Failure to Advance Access to Kidney Transplantation over Two Decades in the United States.

作者信息

Schold Jesse D, Mohan Sumit, Huml Anne, Buccini Laura D, Sedor John R, Augustine Joshua J, Poggio Emilio D

机构信息

Department of Quantitative Health Sciences, Cleveland Clinic, Cleveland, Ohio.
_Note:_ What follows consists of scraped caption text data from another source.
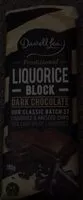 Количество сахара в traditional liquorice block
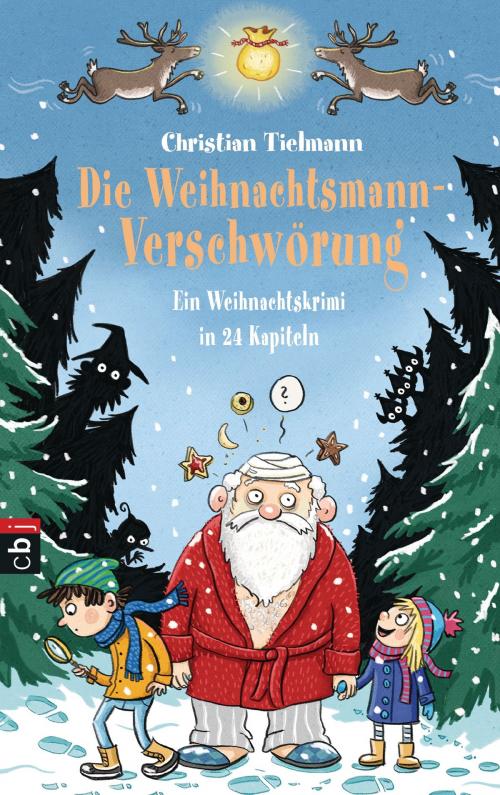 Cover of the book Die Weihnachtsmann-Verschwörung by Christian Tielmann, cbj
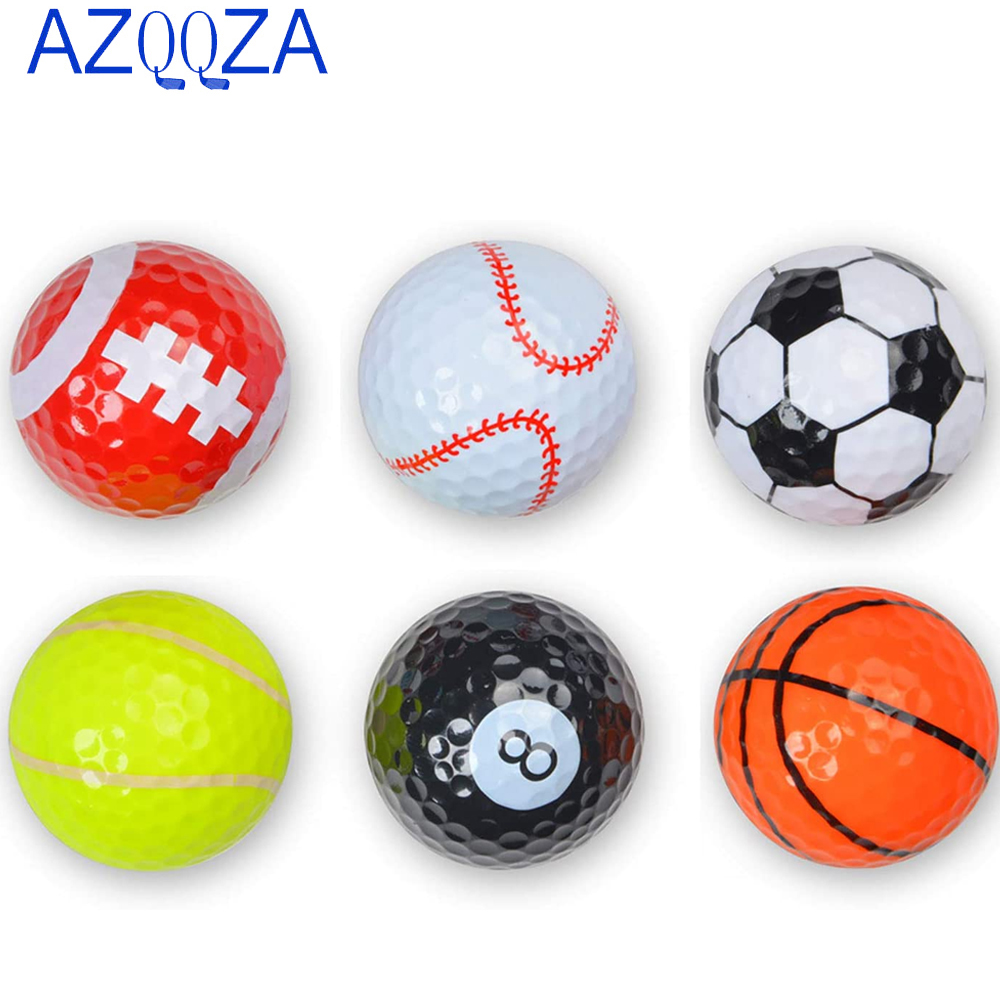 ゴルフトレーニング用の6つのサッカーボールのセット,子供用の - Practice Equipment For Golf のレビューと価格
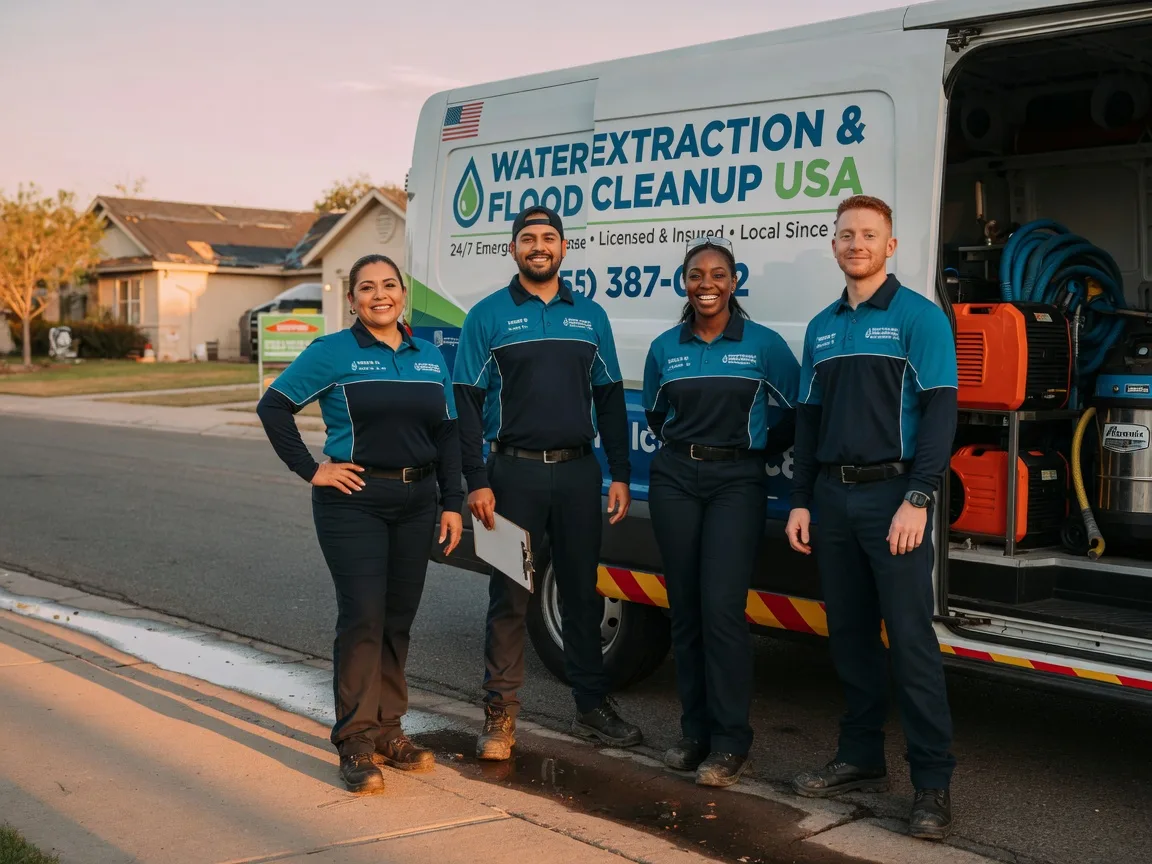 Emergency Water Extraction company in Lafayette, MN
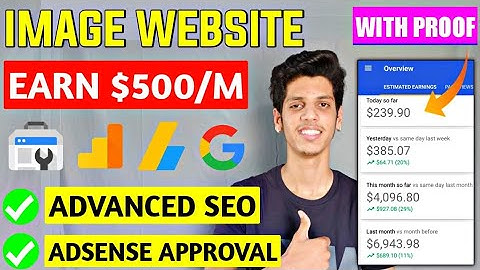 Image Website Kaise Banaye 2020 | How to Create Image Website | Advanced SEO | AdSense Approval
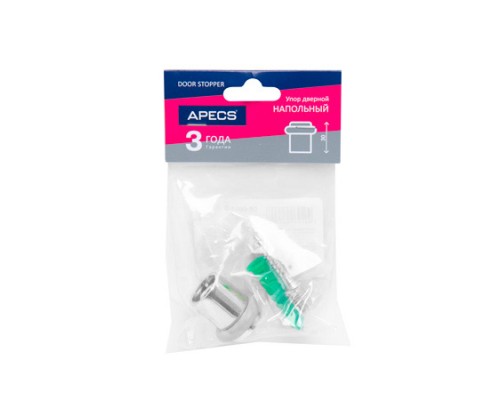 Упор дверной Apecs DS-0013-CR Упор дверной Apecs DS-0013-CR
Center for Populations Health Research, Lerner Research Institute, Cleveland Clinic, Cleveland, Ohio.

出版信息

J Am Soc Nephrol. 2021 Apr;32(4):913-926. doi: 10.1681/ASN.2020060888. Epub 2021 Feb 11.

Abstract

BACKGROUND

Extensive research and policies have been developed to improve access to kidney transplantation among patients with ESKD. Despite this, wide variation in transplant referral rates exists between dialysis facilities.

METHODS

To evaluate the longitudinal pattern of access to kidney transplantation over the past two decades, we conducted a retrospective cohort study of adult patients with ESKD initiating ESKD or placed on a transplant waiting list from 1997 to 2016 in the United States Renal Data System. We used cumulative incidence models accounting for competing risks and multivariable Cox models to evaluate time to waiting list placement or transplantation (WLT) from ESKD onset.

RESULTS

Among the study population of 1,309,998 adult patients, cumulative 4-year WLT was 29.7%, which was unchanged over five eras. Preemptive WLT (prior to dialysis) increased by era (5.2% in 1997-2000 to 9.8% in 2013-2016), as did 4-year WLT incidence among patients aged 60-70 (13.4% in 1997-2000 to 19.8% in 2013-2016). Four-year WLT incidence diminished among patients aged 18-39 (55.8%-48.8%). Incidence of WLT was substantially lower among patients in lower-income communities, with no improvement over time. Likelihood of WLT after dialysis significantly declined over time (adjusted hazard ratio, 0.80; 95% confidence interval, 0.79 to 0.82) in 2013-2016 relative to 1997-2000.

CONCLUSIONS

Despite wide recognition, policy reforms, and extensive research, rates of WLT following ESKD onset did not seem to improve in more than two decades and were consistently reduced among vulnerable populations. Improving access to transplantation may require more substantial interventions.

摘要

背景

为改善终末期肾病(ESKD)患者获得肾移植的机会,已经开展了广泛的研究并制定了相关政策。尽管如此,透析机构之间的移植转诊率仍存在很大差异。

方法

为评估过去二十年来获得肾移植的纵向模式,我们对1997年至2016年在美国肾脏数据系统中开始接受ESKD治疗或被列入移植等待名单的成年ESKD患者进行了一项回顾性队列研究。我们使用考虑竞争风险的累积发病率模型和多变量Cox模型来评估从ESKD发病到列入等待名单或进行移植(WLT)的时间。

结果

在1309998名成年患者的研究人群中,4年累积WLT为29.7%,在五个时期内没有变化。抢先WLT(透析前)随时期增加(1997 - 2000年为5.2%,2013 - 2016年为9.8%),60 - 70岁患者的4年WLT发病率也有所增加(1997 - 2000年为13.4%,2013 - 2016年为19.8%)。18 - 39岁患者的4年WLT发病率有所下降(55.8% - 48.8%)。低收入社区患者的WLT发病率显著较低,且随时间没有改善。与1997 - 2000年相比,2013 - 2016年透析后WLT的可能性显著下降(调整后风险比,0.80;95%置信区间,0.79至0.82)。

结论

尽管得到广泛认可、进行了政策改革并开展了广泛研究,但ESKD发病后的WLT率在二十多年来似乎并未改善,弱势群体中的WLT率持续下降。改善移植机会可能需要更实质性的干预措施。